Paper 08 — Attention Is All You Need

Vaswani, Shazeer, Parmar, Uszkoreit, Jones, Gomez, Kaiser, Polosukhin · NeurIPS 2017 · arXiv:1706.03762

What this paper did

It replaced recurrence entirely.

Bahdanau’s attention (Paper 07) improved the decoder’s memory by letting it look back at all encoder states. But both encoder and decoder were still LSTMs — sequential by design, impossible to parallelise across the sequence.

The Transformer removed the LSTMs completely. Instead, every layer is built purely from attention operations and feed-forward networks — both of which process all positions in parallel. Training time dropped from days to hours. Long-range dependencies collapsed from O(T) steps to O(1).

The core equation:

Attention(Q, K, V) = softmax( Q · Kᵀ / √dₖ ) · V

Every position computes a Query vector (what am I looking for?), a Key vector (what do I offer?), and a Value vector (what do I send when selected?). All pairwise Query-Key scores are computed at once via matrix multiplication, normalised via softmax, and used to blend Value vectors. Eight of these attention “heads” run in parallel per layer.

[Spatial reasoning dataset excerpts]
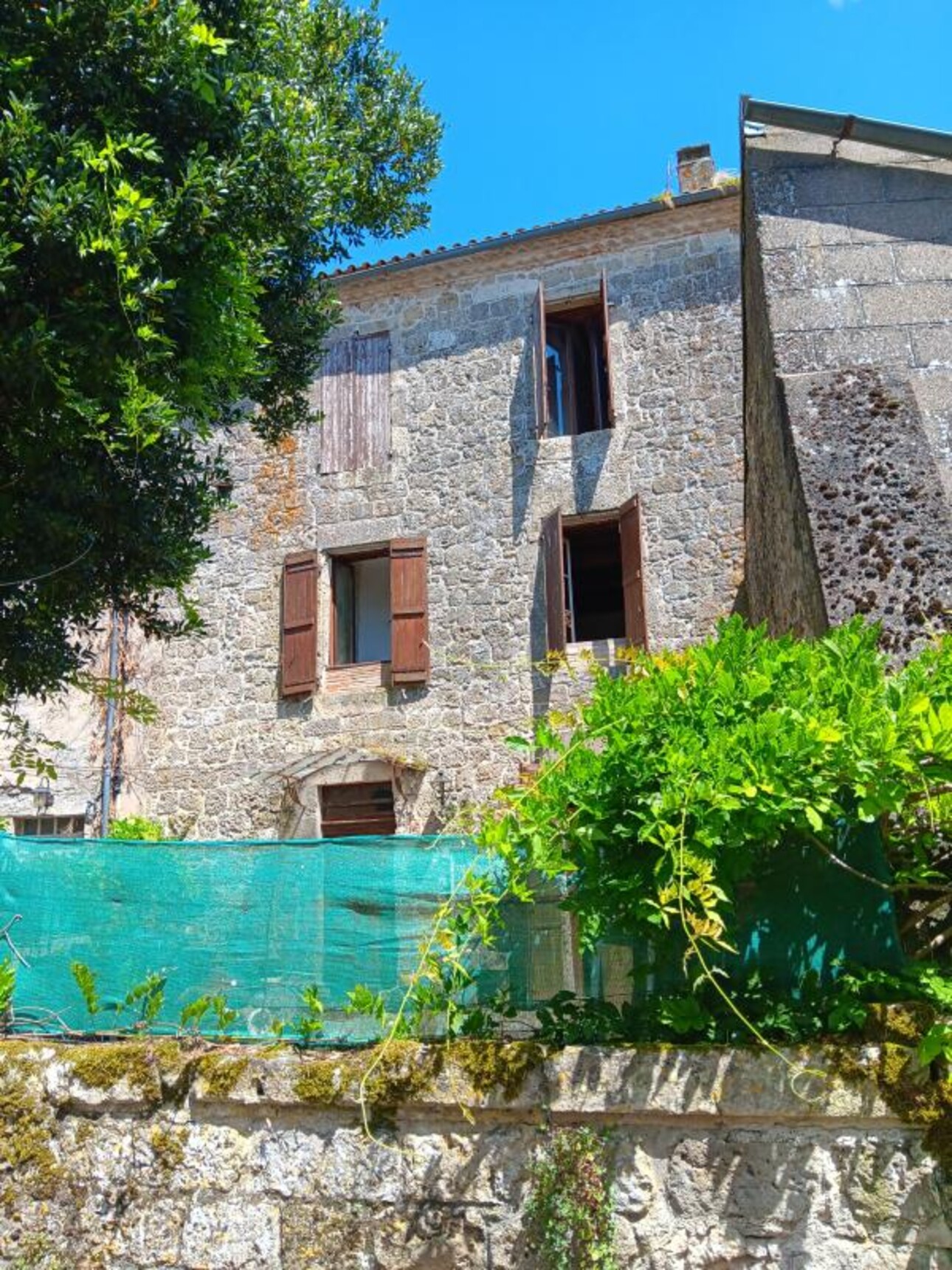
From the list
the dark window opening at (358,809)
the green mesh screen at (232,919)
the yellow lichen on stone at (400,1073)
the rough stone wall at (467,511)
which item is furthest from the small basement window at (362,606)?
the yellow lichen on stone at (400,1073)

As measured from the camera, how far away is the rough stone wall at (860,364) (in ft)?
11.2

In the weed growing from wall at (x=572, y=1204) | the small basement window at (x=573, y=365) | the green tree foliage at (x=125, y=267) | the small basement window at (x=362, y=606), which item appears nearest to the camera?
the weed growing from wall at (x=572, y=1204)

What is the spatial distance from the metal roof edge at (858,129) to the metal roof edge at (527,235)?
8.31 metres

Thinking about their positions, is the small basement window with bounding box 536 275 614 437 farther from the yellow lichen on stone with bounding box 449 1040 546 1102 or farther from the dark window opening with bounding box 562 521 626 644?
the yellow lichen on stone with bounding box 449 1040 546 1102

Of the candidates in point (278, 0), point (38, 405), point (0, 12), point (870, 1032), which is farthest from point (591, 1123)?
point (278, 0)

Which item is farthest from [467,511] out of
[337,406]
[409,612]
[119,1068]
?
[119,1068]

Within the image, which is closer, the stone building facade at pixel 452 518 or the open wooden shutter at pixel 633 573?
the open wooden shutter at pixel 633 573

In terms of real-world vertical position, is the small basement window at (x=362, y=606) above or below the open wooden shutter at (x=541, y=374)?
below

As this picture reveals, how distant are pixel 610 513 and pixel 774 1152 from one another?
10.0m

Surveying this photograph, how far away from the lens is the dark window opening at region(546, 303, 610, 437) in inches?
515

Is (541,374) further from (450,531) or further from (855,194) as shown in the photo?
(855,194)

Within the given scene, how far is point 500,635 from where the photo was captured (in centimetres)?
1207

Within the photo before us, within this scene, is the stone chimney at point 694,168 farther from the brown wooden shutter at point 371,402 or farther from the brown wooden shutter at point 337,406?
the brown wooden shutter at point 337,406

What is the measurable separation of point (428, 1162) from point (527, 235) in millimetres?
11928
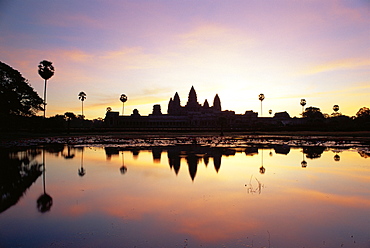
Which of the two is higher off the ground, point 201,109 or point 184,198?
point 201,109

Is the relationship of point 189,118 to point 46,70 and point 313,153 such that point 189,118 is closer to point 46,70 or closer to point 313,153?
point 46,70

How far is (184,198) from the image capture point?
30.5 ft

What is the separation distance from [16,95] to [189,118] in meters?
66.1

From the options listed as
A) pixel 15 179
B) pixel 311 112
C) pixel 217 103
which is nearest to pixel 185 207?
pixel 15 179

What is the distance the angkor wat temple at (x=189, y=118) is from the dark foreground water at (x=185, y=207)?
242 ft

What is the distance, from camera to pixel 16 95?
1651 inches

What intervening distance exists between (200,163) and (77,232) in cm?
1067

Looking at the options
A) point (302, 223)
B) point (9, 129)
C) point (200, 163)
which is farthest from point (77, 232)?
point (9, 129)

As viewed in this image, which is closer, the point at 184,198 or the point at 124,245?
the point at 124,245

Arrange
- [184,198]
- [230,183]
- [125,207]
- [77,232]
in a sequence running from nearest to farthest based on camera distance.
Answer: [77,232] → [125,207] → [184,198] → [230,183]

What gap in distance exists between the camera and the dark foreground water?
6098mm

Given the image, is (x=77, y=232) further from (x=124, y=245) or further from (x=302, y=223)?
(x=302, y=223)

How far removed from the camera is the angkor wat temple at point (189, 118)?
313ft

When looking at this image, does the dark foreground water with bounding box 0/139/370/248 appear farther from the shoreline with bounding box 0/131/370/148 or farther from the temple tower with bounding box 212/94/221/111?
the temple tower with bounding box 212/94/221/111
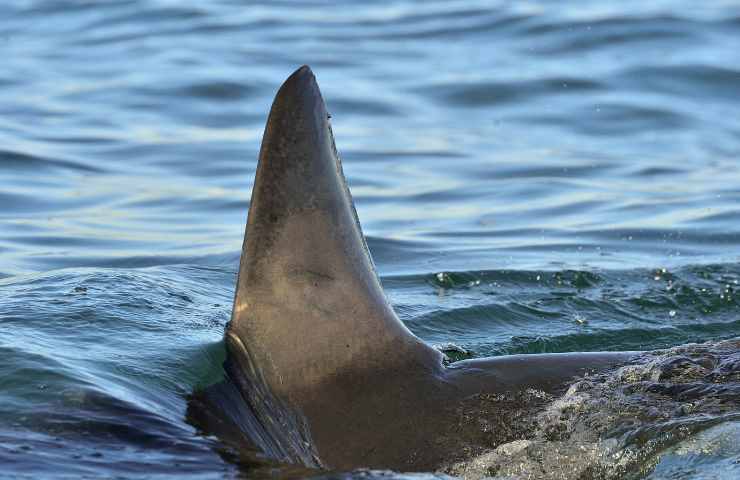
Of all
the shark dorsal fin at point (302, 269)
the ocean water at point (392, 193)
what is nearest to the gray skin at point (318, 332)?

GOAL 1: Reproduce the passage of the Transformer paper summary from "The Transformer removed" up to and including "parallel per layer.".
GOAL 2: Go on with the Transformer paper summary from the point where it stops.

WRITTEN REPLY 1:
The Transformer removed the LSTMs completely. Instead, every layer is built purely from attention operations and feed-forward networks — both of which process all positions in parallel. Training time dropped from days to hours. Long-range dependencies collapsed from O(T) steps to O(1).

The core equation:

Attention(Q, K, V) = softmax( Q · Kᵀ / √dₖ ) · V

Every position computes a Query vector (what am I looking for?), a Key vector (what do I offer?), and a Value vector (what do I send when selected?). All pairwise Query-Key scores are computed at once via matrix multiplication, normalised via softmax, and used to blend Value vectors. Eight of these attention “heads” run in parallel per layer.

WRITTEN REPLY 2:
Stack 6 encoder and 6 decoder layers of this, add positional encodings, layer normalisation, and residual connections, and you have the Transformer.

The Indian analogy

Instead of students answering one at a time (the RNN way), the whole classroom compares notes simultaneously. Every student sends a question (Query) to every other student, receives answers (Keys), decides how much to trust each answer (softmax weights), and blends the information (weighted Values). The classroom learns in parallel — one round of this gives everyone full context.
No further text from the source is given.